§ **Stated exercise**: Pull out every line of the records that contains the string "instances", treating uppercase and lowercase letters as different.

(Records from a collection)
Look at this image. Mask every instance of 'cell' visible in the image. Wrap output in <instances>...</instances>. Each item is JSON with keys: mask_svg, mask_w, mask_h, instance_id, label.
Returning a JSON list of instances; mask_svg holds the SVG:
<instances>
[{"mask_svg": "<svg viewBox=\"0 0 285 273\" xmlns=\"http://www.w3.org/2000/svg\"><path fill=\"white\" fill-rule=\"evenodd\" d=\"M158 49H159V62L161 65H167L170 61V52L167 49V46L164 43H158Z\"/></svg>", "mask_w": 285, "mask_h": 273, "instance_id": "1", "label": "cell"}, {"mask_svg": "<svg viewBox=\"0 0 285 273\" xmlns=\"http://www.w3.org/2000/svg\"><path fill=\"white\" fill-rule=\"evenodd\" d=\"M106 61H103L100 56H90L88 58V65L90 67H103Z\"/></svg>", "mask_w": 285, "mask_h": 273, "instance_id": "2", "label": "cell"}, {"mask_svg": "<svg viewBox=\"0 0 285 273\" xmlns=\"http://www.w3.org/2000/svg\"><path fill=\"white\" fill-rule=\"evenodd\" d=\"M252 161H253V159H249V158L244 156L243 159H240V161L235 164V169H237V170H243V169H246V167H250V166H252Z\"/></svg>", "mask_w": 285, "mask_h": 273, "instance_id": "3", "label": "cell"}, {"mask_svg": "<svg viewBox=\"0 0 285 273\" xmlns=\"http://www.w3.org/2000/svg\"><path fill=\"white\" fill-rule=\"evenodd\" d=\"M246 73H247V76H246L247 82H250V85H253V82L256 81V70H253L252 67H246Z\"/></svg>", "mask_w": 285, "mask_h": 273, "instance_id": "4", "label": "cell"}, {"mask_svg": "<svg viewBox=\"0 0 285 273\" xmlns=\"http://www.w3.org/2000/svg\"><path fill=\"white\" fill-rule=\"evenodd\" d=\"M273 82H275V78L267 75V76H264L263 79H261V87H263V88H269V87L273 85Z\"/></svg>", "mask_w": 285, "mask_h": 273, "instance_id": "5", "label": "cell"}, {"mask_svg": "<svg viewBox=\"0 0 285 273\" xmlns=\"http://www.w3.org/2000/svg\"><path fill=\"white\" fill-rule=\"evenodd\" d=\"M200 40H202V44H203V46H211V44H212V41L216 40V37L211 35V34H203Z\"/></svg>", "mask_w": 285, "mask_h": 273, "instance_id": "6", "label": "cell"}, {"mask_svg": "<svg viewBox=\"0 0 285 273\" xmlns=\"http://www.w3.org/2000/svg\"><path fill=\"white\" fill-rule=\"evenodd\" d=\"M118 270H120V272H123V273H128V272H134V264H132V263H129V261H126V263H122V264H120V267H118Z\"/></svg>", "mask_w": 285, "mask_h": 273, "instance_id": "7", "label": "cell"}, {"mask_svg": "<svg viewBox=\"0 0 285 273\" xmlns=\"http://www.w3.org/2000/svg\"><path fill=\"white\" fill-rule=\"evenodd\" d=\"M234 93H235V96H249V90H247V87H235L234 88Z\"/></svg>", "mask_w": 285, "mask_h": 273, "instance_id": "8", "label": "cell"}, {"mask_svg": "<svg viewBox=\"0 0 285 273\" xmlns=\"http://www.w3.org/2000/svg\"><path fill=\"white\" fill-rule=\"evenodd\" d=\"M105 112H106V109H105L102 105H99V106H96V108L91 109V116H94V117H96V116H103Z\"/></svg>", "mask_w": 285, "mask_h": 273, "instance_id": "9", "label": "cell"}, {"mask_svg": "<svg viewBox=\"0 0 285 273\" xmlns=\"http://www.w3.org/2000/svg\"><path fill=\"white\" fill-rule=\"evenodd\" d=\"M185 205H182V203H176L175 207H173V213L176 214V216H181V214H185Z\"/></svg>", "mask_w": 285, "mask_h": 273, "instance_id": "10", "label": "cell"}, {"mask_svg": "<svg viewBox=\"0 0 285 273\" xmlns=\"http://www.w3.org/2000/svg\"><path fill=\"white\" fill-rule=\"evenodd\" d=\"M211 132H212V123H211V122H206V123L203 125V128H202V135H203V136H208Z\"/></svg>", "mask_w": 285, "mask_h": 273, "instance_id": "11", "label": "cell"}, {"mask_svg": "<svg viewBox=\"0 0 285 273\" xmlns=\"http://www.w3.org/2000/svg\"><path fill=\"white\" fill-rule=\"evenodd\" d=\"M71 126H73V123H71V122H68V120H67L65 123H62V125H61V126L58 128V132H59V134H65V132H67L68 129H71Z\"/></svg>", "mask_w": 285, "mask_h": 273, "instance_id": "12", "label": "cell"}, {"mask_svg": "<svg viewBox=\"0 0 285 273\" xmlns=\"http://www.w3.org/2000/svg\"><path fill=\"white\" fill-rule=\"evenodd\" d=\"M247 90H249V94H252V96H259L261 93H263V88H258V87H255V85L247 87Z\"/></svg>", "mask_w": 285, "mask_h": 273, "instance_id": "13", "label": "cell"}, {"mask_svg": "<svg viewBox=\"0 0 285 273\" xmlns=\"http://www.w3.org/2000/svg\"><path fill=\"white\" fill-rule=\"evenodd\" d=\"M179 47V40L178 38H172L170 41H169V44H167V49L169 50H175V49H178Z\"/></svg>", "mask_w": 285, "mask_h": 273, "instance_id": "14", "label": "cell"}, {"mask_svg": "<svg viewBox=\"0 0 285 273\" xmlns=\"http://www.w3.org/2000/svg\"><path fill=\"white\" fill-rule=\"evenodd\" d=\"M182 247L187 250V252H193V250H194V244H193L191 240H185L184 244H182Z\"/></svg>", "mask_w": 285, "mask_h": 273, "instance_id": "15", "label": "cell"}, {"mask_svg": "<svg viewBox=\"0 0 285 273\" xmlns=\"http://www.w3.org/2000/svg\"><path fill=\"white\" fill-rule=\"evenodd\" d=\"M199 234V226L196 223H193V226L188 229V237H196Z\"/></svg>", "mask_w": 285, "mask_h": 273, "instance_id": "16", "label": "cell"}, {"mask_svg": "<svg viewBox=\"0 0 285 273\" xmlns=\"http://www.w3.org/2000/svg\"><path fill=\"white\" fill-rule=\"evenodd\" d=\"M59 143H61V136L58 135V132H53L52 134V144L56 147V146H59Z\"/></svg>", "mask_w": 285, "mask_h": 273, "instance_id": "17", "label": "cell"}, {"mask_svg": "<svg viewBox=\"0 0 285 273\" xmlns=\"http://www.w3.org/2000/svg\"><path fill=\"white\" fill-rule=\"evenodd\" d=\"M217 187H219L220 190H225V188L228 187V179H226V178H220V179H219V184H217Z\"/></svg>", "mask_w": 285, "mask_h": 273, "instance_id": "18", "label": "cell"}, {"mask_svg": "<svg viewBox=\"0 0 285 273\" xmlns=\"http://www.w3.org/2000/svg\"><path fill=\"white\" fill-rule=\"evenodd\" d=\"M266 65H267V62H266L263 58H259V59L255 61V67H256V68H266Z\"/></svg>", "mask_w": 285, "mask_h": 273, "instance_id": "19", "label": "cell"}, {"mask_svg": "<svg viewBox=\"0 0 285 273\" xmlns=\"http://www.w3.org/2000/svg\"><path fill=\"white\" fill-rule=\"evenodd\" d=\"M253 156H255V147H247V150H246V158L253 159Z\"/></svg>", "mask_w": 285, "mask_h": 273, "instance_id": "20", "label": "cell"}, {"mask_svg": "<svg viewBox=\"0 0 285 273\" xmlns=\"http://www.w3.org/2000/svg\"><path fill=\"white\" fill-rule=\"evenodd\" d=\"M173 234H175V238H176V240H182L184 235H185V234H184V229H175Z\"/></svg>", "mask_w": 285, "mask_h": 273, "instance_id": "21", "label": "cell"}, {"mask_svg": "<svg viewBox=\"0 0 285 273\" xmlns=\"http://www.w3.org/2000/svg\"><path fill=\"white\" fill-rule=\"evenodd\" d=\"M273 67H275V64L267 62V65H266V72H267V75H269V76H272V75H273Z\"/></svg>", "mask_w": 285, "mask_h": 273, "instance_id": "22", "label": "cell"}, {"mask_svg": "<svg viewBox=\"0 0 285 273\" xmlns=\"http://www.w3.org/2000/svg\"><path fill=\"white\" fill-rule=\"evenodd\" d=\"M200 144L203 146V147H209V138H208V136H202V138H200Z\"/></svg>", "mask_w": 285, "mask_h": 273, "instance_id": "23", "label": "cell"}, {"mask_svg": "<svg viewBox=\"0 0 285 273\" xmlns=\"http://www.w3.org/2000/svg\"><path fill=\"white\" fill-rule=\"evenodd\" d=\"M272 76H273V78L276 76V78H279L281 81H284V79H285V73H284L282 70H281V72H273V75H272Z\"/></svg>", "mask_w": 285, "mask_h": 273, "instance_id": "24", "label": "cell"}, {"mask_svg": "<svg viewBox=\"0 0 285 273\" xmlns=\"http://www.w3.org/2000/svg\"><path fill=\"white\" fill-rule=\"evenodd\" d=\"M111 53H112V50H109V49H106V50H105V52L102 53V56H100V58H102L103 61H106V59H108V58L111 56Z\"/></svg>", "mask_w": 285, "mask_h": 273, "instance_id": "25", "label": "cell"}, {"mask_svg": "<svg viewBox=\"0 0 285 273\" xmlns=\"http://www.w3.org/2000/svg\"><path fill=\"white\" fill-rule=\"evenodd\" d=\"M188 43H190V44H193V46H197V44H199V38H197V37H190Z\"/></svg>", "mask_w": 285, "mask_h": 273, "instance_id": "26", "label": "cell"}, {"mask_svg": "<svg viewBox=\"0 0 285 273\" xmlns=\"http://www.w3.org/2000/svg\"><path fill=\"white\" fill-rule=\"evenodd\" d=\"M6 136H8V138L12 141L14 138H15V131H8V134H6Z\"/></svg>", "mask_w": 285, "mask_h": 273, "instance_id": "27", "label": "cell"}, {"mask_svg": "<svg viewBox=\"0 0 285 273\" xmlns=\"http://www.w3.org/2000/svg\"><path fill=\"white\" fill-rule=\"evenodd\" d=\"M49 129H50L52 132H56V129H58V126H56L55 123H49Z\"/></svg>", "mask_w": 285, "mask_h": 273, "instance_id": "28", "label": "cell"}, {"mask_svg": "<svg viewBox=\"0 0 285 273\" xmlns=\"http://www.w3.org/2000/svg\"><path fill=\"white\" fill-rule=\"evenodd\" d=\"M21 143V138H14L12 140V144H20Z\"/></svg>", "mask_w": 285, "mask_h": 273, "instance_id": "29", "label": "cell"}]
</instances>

§ **Solution for this exercise**:
Look at this image. Mask every instance of 'cell' visible in the image. Wrap output in <instances>...</instances>. Each item is JSON with keys: mask_svg, mask_w, mask_h, instance_id, label.
Returning a JSON list of instances; mask_svg holds the SVG:
<instances>
</instances>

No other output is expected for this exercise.